▸ **EXERCISE PROMPT**:
A word-for-word copy of the data is what's wanted, with no pictures.

Pictures with short captions:
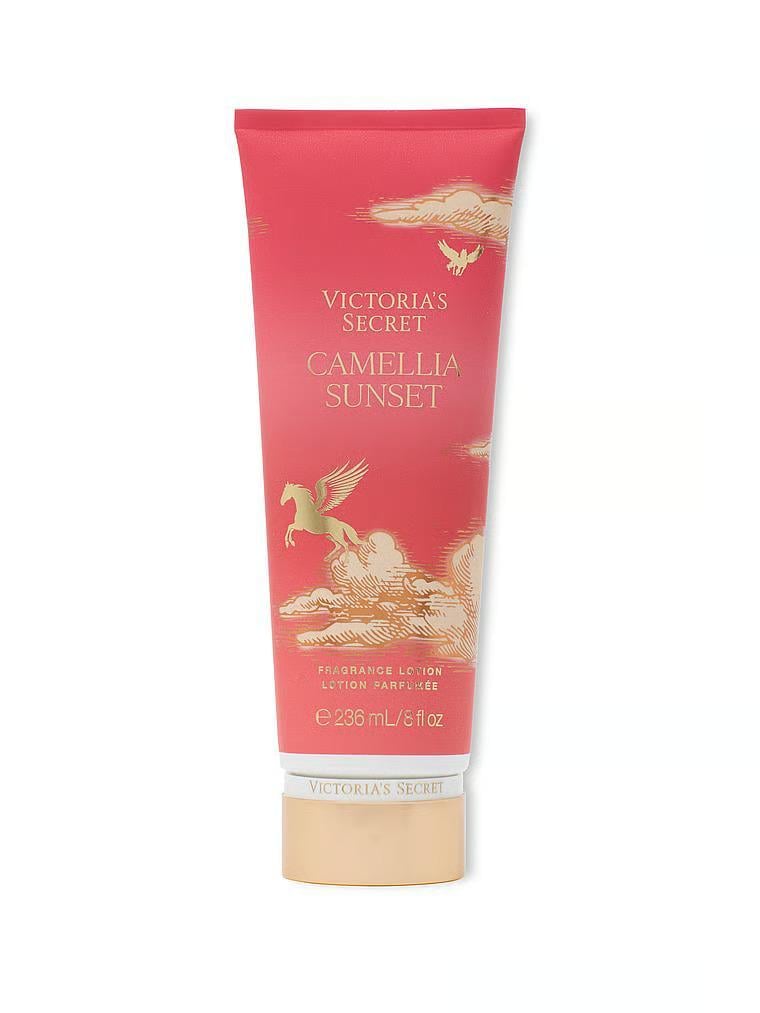 Лосьон для тела Victoria's Secret Camellia Sunset Fragrance Lotion 236 мл (27086890)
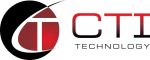 CTI company logo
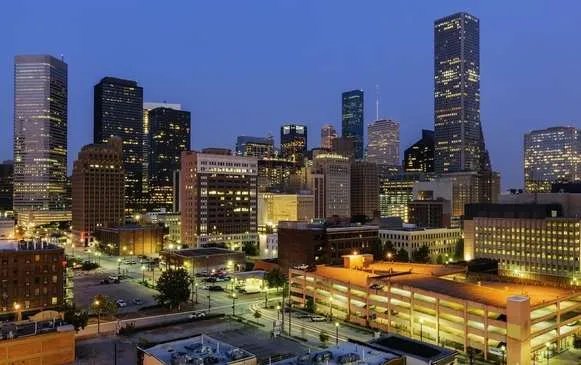 世界上最富有的城市排名，东京第一，上海第七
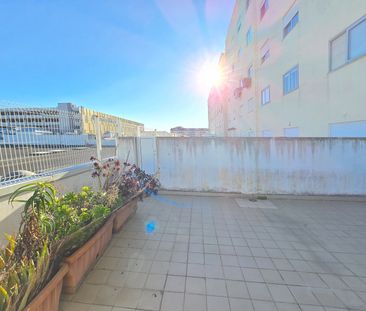 1 bedroom flat with two terraces next to Glicinias! - Photo 5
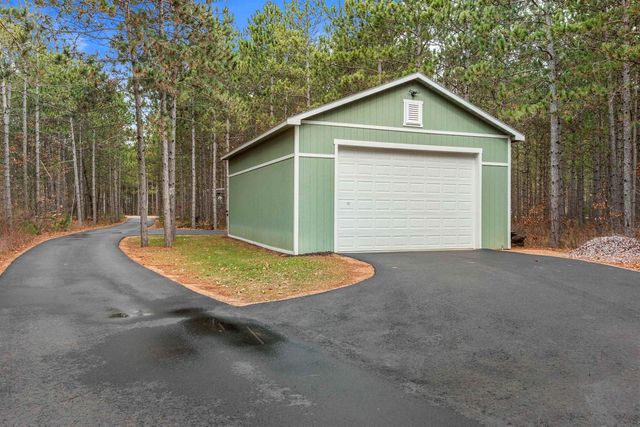 W3247 Yellow Banks Trail, Nekoosa, WI 54457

▸ **WORKED SOLUTION**:
 Лосьон для тела Victoria's Secret Camellia Sunset Fragrance Lotion 236 мл (27086890)
 CTI company logo
 世界上最富有的城市排名，东京第一，上海第七
 1 bedroom flat with two terraces next to Glicinias! - Photo 5
 W3247 Yellow Banks Trail, Nekoosa, WI 54457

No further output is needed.